News | November 16, 2020

California Wants Its Imperial Valley to Be ‘Lithium Valley’

November 16, 2020

Dust storms laced with toxins sweep across California’s Imperial County, where mud volcanoes spit and hiss near the shores of the slowly shrinking lake known as the Salton Sea. The county is one of California’s poorest, most of its jobs tied to a thin strip of irrigated land surrounded by desert. San Diego and the Golden State’s prosperous coast lie only 100 miles away across a jumble of mountains, but it might as well be another world.

Yet this overlooked moonscape may hold the key to America’s clean-car future. Hot brine trapped beneath the desert floor contains potentially one of the world’s biggest deposits of lithium. Demand for the metal is soaring as automakers worldwide shift to electric cars powered by lithium-ion batteries. Most of that lithium now comes from Australia, China, and South America. The U.S. badly wants its own supply.
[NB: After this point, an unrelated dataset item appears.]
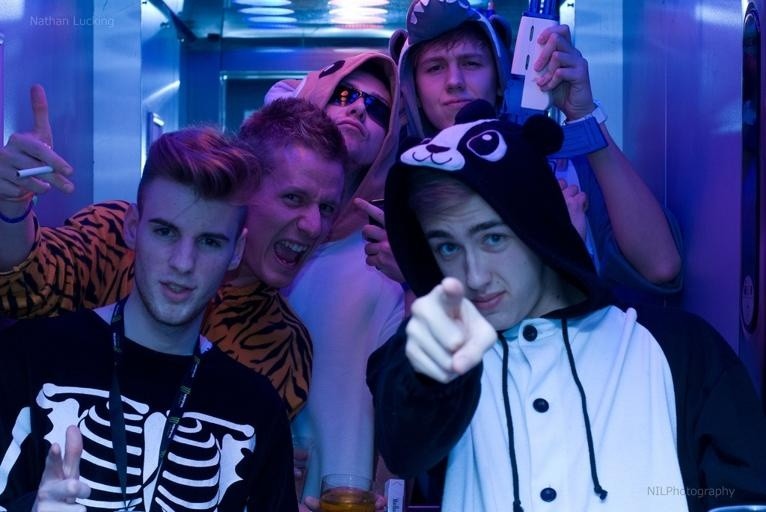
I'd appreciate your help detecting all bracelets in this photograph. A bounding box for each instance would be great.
[562,99,609,125]
[0,193,38,223]
[401,281,410,292]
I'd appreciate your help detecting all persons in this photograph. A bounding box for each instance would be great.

There’s no doubt the lithium is there. The brine containing it already flows to the surface day and night through a series of 11 geothermal power plants, clustered around the southeastern edge of the Salton Sea. The plants, operating for decades, convert the 500F water into steam to generate electricity. All that’s needed is a way to strip out the lithium before pumping the rest of the brine back underground. A March 2020 report from research organization SRI International estimated that the Salton Sea area could produce 600,000 tons of lithium a year, almost eight times last year’s global production.